• [AIM OF THE EXERCISE]: Render each line of the listing below as one string in a JSON list, leaving out blank lines.

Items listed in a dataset
★ ★ ★
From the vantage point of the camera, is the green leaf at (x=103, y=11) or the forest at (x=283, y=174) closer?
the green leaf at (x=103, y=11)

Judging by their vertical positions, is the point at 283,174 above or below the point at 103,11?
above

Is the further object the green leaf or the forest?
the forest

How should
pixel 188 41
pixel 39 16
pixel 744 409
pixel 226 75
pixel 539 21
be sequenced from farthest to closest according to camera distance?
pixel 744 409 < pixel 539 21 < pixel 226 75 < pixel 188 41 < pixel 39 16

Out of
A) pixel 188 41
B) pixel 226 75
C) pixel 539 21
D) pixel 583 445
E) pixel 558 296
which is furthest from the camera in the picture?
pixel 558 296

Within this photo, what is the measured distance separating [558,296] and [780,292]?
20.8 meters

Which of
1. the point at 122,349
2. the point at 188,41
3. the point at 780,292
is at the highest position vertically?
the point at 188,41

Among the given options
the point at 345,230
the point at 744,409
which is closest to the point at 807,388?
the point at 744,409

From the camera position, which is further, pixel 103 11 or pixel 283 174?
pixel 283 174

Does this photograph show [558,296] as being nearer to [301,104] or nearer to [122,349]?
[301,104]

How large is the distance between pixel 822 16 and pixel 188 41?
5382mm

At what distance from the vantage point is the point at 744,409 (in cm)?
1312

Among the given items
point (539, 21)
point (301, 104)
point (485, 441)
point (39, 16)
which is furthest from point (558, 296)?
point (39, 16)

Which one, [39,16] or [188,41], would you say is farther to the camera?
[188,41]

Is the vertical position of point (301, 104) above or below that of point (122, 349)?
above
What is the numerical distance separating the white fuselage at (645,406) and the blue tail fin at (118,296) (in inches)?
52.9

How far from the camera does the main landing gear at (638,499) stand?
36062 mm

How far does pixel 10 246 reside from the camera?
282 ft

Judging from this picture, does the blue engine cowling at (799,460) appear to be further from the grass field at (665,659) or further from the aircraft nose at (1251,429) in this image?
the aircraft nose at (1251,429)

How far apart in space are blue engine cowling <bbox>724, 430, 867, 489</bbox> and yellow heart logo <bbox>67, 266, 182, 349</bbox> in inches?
★ ★ ★
• [TASK ANSWER]:
[
  "From the vantage point of the camera, is the green leaf at (x=103, y=11) or the forest at (x=283, y=174) closer?",
  "the green leaf at (x=103, y=11)",
  "Judging by their vertical positions, is the point at 283,174 above or below the point at 103,11?",
  "above",
  "Is the further object the green leaf or the forest?",
  "the forest",
  "How should",
  "pixel 188 41",
  "pixel 39 16",
  "pixel 744 409",
  "pixel 226 75",
  "pixel 539 21",
  "be sequenced from farthest to closest according to camera distance?",
  "pixel 744 409 < pixel 539 21 < pixel 226 75 < pixel 188 41 < pixel 39 16",
  "Out of",
  "A) pixel 188 41",
  "B) pixel 226 75",
  "C) pixel 539 21",
  "D) pixel 583 445",
  "E) pixel 558 296",
  "which is furthest from the camera in the picture?",
  "pixel 558 296",
  "Within this photo, what is the measured distance separating [558,296] and [780,292]?",
  "20.8 meters",
  "Which of",
  "1. the point at 122,349",
  "2. the point at 188,41",
  "3. the point at 780,292",
  "is at the highest position vertically?",
  "the point at 188,41",
  "Among the given options",
  "the point at 345,230",
  "the point at 744,409",
  "which is closest to the point at 807,388?",
  "the point at 744,409",
  "From the camera position, which is further, pixel 103 11 or pixel 283 174?",
  "pixel 283 174",
  "Does this photograph show [558,296] as being nearer to [301,104] or nearer to [122,349]?",
  "[301,104]",
  "How large is the distance between pixel 822 16 and pixel 188 41?",
  "5382mm",
  "At what distance from the vantage point is the point at 744,409 (in cm)?",
  "1312",
  "Among the given items",
  "point (539, 21)",
  "point (301, 104)",
  "point (485, 441)",
  "point (39, 16)",
  "which is furthest from point (558, 296)?",
  "point (39, 16)",
  "Which one, [39,16] or [188,41], would you say is farther to the camera?",
  "[188,41]",
  "Is the vertical position of point (301, 104) above or below that of point (122, 349)?",
  "above",
  "What is the numerical distance separating the white fuselage at (645,406) and the blue tail fin at (118,296) (in inches)?",
  "52.9",
  "How far from the camera does the main landing gear at (638,499) stand?",
  "36062 mm",
  "How far does pixel 10 246 reside from the camera?",
  "282 ft",
  "Judging from this picture, does the blue engine cowling at (799,460) appear to be further from the grass field at (665,659) or further from the aircraft nose at (1251,429) in this image?",
  "the aircraft nose at (1251,429)",
  "How far apart in space are blue engine cowling <bbox>724, 430, 867, 489</bbox> and yellow heart logo <bbox>67, 266, 182, 349</bbox> in inches?"
]